What's new and changed in watsonx.data integration
watsonx.data integration updates can include new features and fixes. Releases are listed in reverse chronological order so that the latest release is at the beginning of the topic.
You can see a list of the new features for the platform and all of the services at What's new in IBM Software Hub.
Installing or upgrading watsonx.data integration
Ready to install or upgrade watsonx.data integration?
- To install watsonx.data integration along with the other IBM® Software Hub services, see Installing IBM Software Hub.
- To upgrade watsonx.data integration along with the other IBM Software Hub services, see Upgrading IBM Software Hub.
- To install or upgrade
watsonx.data integration
independently, see
watsonx.data integration.Remember: All of the IBM Software Hub components associated with an instance of IBM Software Hub must be installed at the same version.
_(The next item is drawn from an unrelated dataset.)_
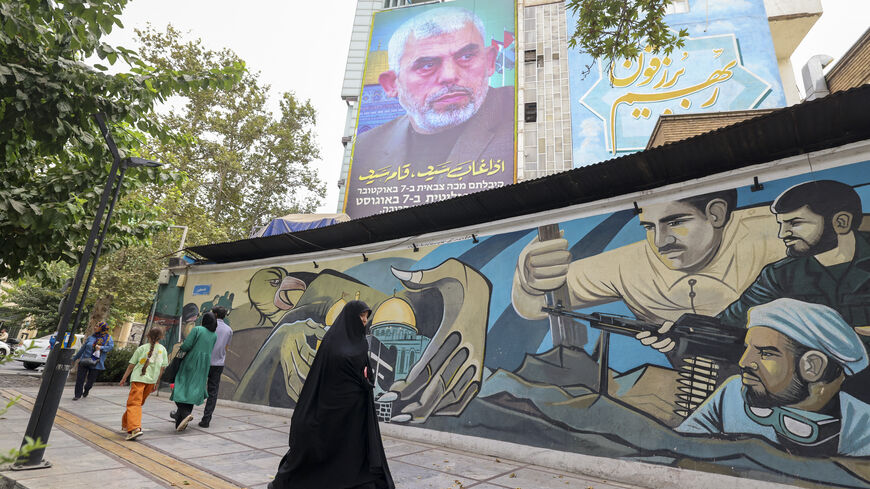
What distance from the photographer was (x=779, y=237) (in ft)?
14.3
IBM Software Hub Version 5.4.0
A new version of watsonx.data integration was released in June 2026 with IBM Software Hub 5.4.0.
Operand version: 2.4.0
This release includes the following changes:
- New features
-
This release of watsonx.data integration includes the following features:
- Connect to AlloyDB for PostgreSQL databases
-
You can now use the AlloyDB for PostgreSQL connector in your DataStage flows to read and write data from AlloyDB for PostgreSQL databases.
- Access data in AWS Databricks
-
You can now use the AWS Databricks connector in your DataStage flows to access and process data in Databricks workspaces.
- Access files in Microsoft SharePoint
-
You can now use the Microsoft SharePoint Files on Canvas connector in your DataStage flows to read and write files stored in SharePoint document libraries.
- Access data in Microsoft Dynamics 365
-
You can now use the Microsoft Dynamics 365 connector in your DataStage flows to read and write business data from Dynamics 365 applications.
- Export and import compiled pipeline binaries
-
You can now export and import compiled Python binaries with optimized runner pipelines, which means that you can move pipelines together with their compiled assets. You control this behavior by using the
include-python-binariesandinclude-common-binariesoptions incpdctl. - Data encryption for Teradata connections
-
You can now enable full session data encryption for Teradata optimized flows by using the new Data Encryption option. This option uses either TDGSS or TLS/SSL to encrypt network traffic, SQL statements, data requests, and responses for the entire session.
- Create parameter sets from connection properties
-
You can now create parameter sets directly from connection properties for supported connectors. Select one or more connection types and add their properties as parameters so that you can easily reuse and manage configuration values across pipelines.
- Run remote engines on s390x remote engines
-
You can now run remote engines on s390x (IBM Z and LinuxONE) systems, deployed as Docker containers or in Kubernetes clusters. This allows you to submit jobs from x86_64 environments and execute them on s390x hardware. This capability enables workload distribution across heterogeneous architectures.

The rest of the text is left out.